ИЗВЛЕЧЁННЫЙ ТЕКСТ >>
********************
Существует еще одно объяснение, касающееся не столько последнего русского императора, а вообще философских оснований православной империи.
У Константина Леонтьева читаем: «Есть в обществе, благодаря известному складу школьного обучения, благодаря известному характеру легкого чтения и т. п., привычка недолго думая чувствовать симпатию к иным историческим явлениям и почти отвращение к другим. Так, например, и школа, и стихи, и множество статей и романов приучили всех нас с ранних лет с содроганием восторга читать о Марафоне, Саламине и Платее и, отдавая все сочувствие наше эллинским республиканцам, смотреть на персов почти с ненавистью и презрением.
Я помню, как я сам, прочтя случайно (и у кого же? — у Герцена!) о том, как во время бури персидские вельможи бросались сами в море, чтобы облегчить корабль и спасти Ксеркса, как они поочередно подходили к царю и склонялись перед ним, прежде чем кинуться за борт… Я помню, как, прочтя это, я задумался и сказал себе в первый раз (а сколько раз приходилось с детства и до зрелого возраста вспоминать о классической греко-персидской борьбе!): „Герцен справедливо зовет это персидскими Фермопилами. Это страшнее и гораздо величавее Фермопил! Это доказывает силу идеи, силу убеждения большую, чем у самих сподвижников Леонида; ибо гораздо легче положить свою голову в пылу битвы, чем обдуманно и холодно, без всякого принуждения, решаться на самоубийство из-за религиозно-государственной идеи!“»[184].
Леонтьев противопоставляет два идеала, один из которых на протяжении веков (как наследие Византии) укоренялся в российских умах. Это идеал жертвенного служения государству, который постоянно поддерживался православной церковью. Он стал резкой чертой народной психологии, воспроизводясь через множество культурных каналов, свидетельство чему находим в великих произведениях Александра Пушкина, Николая Гоголя, Льва Толстого, Федора Достоевского и бесчисленных семейных преданиях. Одна из особенностей русской психологии — это готовность к жертвам во имя высших целей. Николай Александрович Романов в этом смысле был сверхрусским человеком и мерил по себе своих подданных.
********************
ИСХОДНЫЙ МАТЕРИАЛ >>
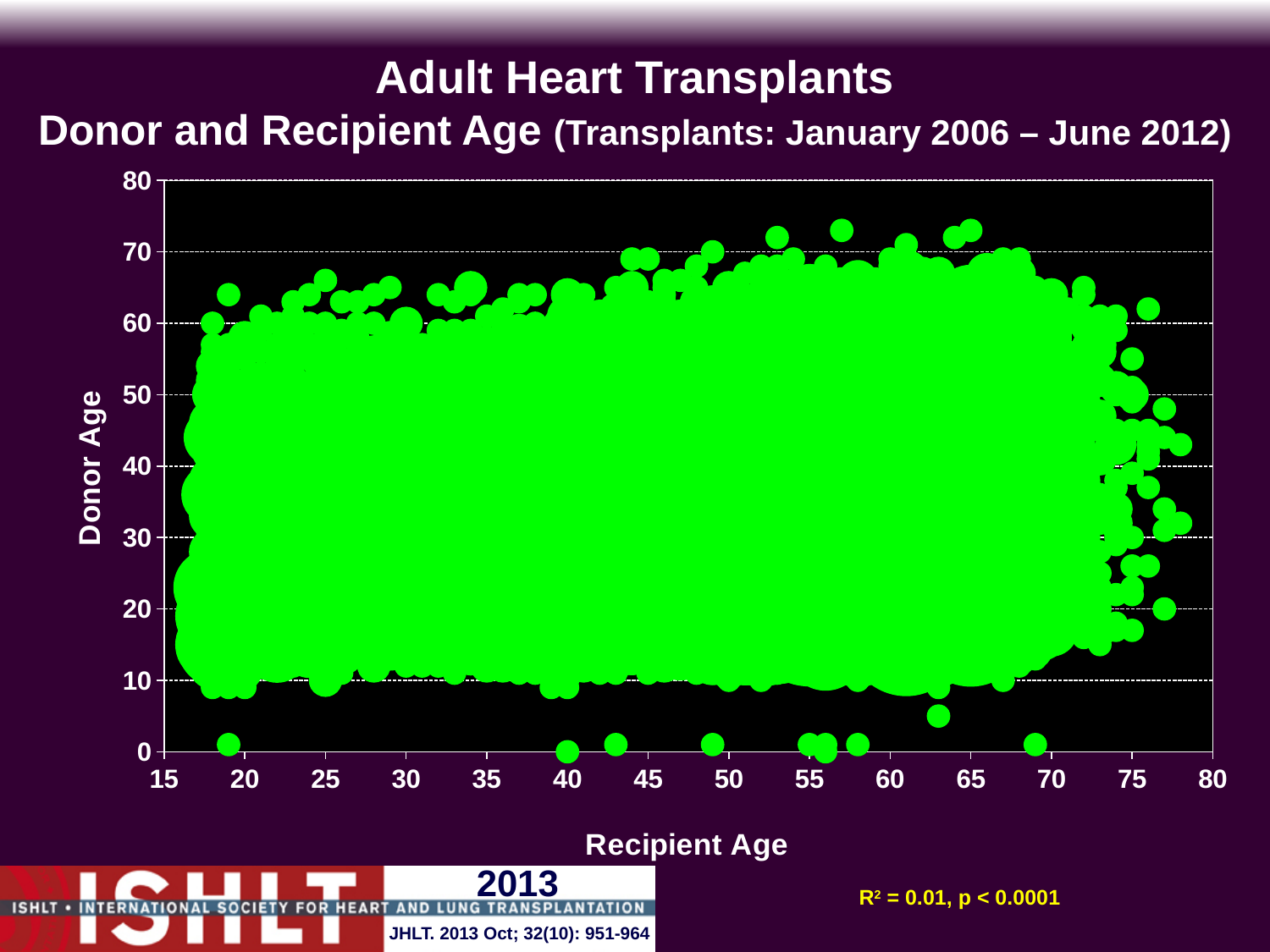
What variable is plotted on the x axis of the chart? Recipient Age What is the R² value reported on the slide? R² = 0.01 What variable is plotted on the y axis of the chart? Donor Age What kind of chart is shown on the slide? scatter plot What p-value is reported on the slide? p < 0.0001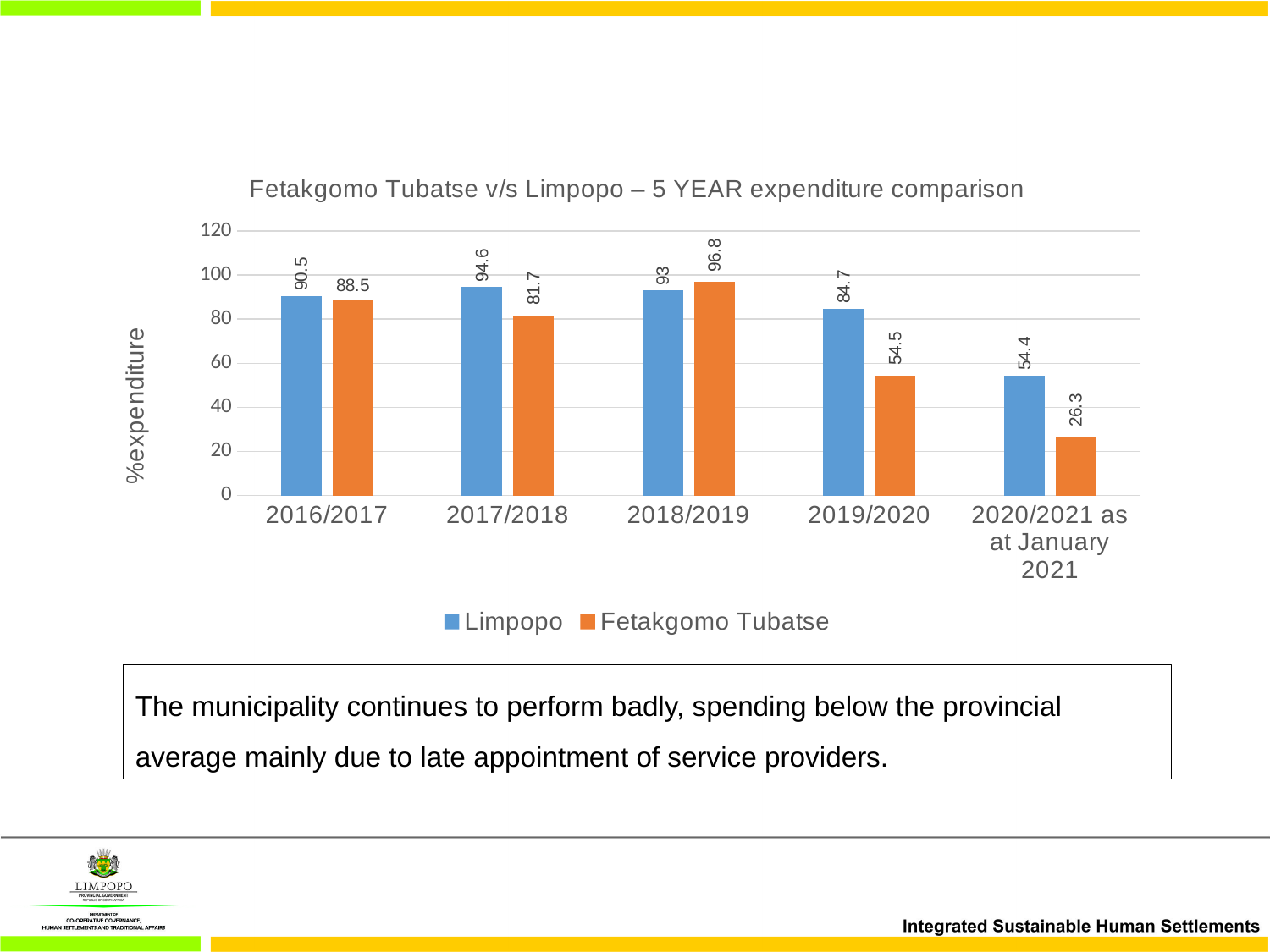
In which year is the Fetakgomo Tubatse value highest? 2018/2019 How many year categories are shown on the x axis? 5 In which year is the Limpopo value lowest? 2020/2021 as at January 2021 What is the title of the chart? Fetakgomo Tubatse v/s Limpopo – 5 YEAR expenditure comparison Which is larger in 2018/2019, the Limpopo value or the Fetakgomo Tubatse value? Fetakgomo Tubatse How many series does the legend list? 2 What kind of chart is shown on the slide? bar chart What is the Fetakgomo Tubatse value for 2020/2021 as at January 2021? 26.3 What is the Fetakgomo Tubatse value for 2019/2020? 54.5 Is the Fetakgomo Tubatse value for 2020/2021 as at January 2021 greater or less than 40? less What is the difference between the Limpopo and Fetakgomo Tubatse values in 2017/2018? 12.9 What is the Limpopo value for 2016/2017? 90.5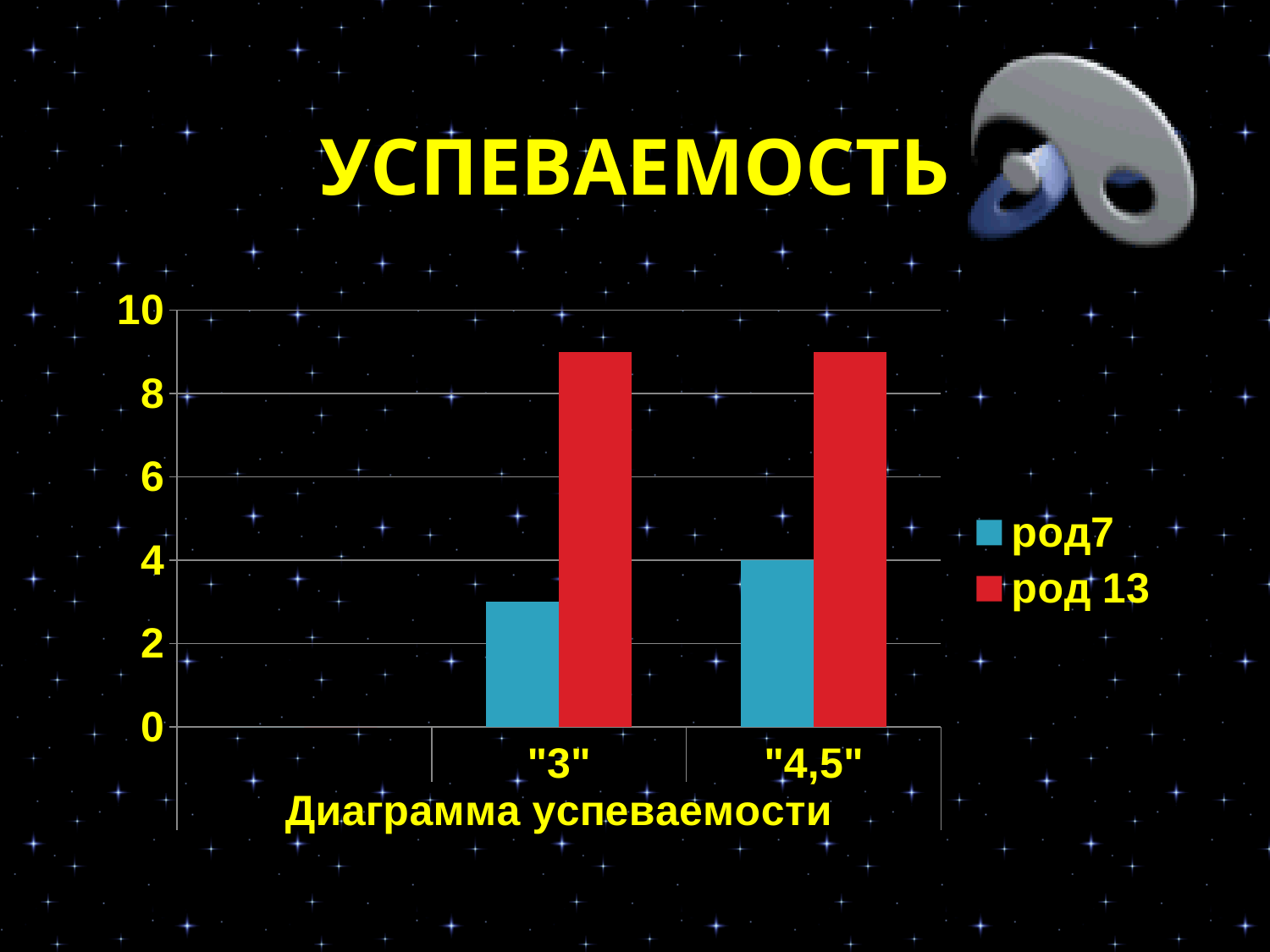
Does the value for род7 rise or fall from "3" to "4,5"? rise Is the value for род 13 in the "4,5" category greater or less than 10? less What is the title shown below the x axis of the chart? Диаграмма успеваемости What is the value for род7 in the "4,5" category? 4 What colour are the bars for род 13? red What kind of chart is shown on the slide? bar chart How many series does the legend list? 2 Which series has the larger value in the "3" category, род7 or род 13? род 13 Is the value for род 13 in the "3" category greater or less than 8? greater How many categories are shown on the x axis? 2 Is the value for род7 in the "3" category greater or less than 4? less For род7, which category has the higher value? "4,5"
********************
ЗАДАНИЕ >>
Продолжите приведённый выше текст об идеале жертвенного служения государству, начав сразу после его последнего предложения.

ОТВЕТ К ЗАДАНИЮ >>
В «Своде основных государственных законов Российской империи» в главе 1 «О существе Верховной Самодержавной Власти» говорилось: «Императору Всероссийскому принадлежит Верховная Самодержавная Власть. Повиноваться власти Его, не только за страх, но и за совесть, Сам Бог повелевает».
Тут ни убавить ни прибавить.
Летом 1917 года, то есть уже после отречения, генерал Алексеев в одном письме писал о царе, что тот был неискренен, ему не хватало «силы ума», его «доброта вырождается в слабость», «лишен и характера, и настоящего темперамента», «душевные силы охотно устремлялись на мелкое… Любил лесть, помнил зло и обиды».
Эти слова человека, которого император называл другом, во многом характеризуют самого Алексеева.
Впрочем, генерал Алексеев был далеко не так однозначен, как может показаться. Находясь на самом верху военной иерархии и не принадлежа к иерархии политической, он смотрел на многие вещи непредвзято. В генеральском сообществе он не был одинок. Здесь нам пригодится мысль генерал-лейтенанта Н. Н. Головина, выдающегося военного теоретика, в годы войны начальника штаба 7-й армии: «Ни правительство, ни народные массы не были подготовлены к современным сложным формам управления. Представители первого привыкли только приказывать, считая даже, что всякие излишние рассуждения только подрывают авторитет власти; вторые — вследствие своей малой культурности не были способны подняться выше интересов „своей колокольни“ и осознать интересы широкого государственного значения»[185].
Генералы типа Алексеева не входили ни в одну, ни в другую группу. Они принадлежали к таким деятелям, как Шульгин и Гучков.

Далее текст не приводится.